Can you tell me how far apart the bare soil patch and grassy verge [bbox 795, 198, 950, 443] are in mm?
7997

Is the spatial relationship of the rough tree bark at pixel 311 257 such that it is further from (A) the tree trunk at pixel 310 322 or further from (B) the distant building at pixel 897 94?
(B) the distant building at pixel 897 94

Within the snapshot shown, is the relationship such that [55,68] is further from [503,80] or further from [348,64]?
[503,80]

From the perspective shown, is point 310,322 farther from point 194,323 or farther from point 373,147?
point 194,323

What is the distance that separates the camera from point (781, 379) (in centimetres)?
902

---

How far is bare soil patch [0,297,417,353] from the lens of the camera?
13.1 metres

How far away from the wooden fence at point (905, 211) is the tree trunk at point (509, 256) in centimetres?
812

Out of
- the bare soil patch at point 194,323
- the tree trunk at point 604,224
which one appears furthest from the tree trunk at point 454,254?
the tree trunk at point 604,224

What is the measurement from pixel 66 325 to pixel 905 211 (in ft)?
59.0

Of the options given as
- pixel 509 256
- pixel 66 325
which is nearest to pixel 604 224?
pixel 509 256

...

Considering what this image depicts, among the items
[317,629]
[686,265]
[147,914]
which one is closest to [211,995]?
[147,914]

Problem to work on: Show each line of the material above that contains the word "centimetres", treating uppercase and lowercase letters as different.

Solution to this task:
What is the distance that separates the camera from point (781, 379) (in centimetres)?
How far away from the wooden fence at point (905, 211) is the tree trunk at point (509, 256) in centimetres?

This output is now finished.